DICKENS, Charles. A Christmas Carol In Prose Being A Ghost Story of Christmas. (1843 - THIRD EDITION)

$7,000.00
SKU:
005193
Shipping:
Free within the US $45 flat rate international

AUTHOR: DICKENS, Charles. 

TITLE: A Christmas Carol In Prose Being A Ghost Story of Christmas.

PUBLISHER: London: Chapman and Hall, 1843.

DESCRIPTION: THIRD EDITION. 1 vol., 6-5/8" x 4-7/16", illustrated with 4 hand colored engraved plates by John Leech and 4 black and white illustrations by W.J. Linton. Bound in the original straight grained rose colored cloth, gilt tile and wreath to spine and front cover, yellow pastedowns and endpapers, all edges gilt.

CONDITION: Back corners still square, head and foot of spine rubbed with some very minor loss, external hinges fine, spine and edges of cloth slightly sunned, front inner hinge starting, internally clean and bright, some signatures askew, completely unsophisticated, no bookplate, or former ownership inscription or markings, overall a GOOD+ copy.

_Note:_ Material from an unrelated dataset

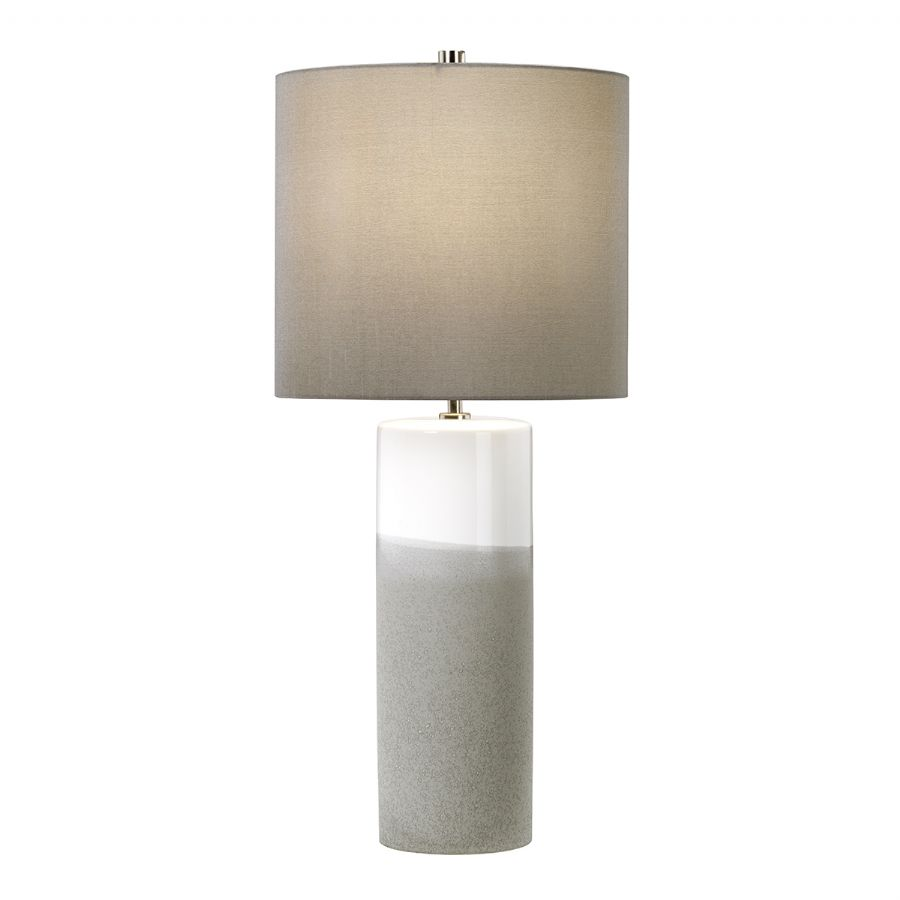 Elstead Fulwell table lamp FULWELL/TL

ADDITIONAL INFORMATION: This was the last edition published in the same year as the original issue, which was done on Christmas eve. By the end of the next year (1844) 13 editions had been printed.

According to John Eckel, "A Christmas Carol" was published on December 19th, 1843 and sold 6,000 copies on the first day. Before the end of the year, eleven days later, it was in the third edition, with the combined number of copies of the second and third editions being estimated at only two to three thousand copies. This means that the second and third editions were at least two to three times scarcer than the first.

Regarded as Dicken's most widely read novel and considered to be "the greatest Christmas book ever written in any language" (Eckel p. 116) selling more than 6000 copies in the few days leading up to Christmas. The work was extravagantly costly as Dickens for the first time (and incidentally his last) used color in the title-page and etchings as he wanted to make the book a beautiful gift and to be a celebration of the Christmas spirit. After the initial success, Dickens continued the series throughout the 1840's, maintaining "the Carol" philosophy to "strike a sledgehammer blow" for the poor, uneducated, and repressed.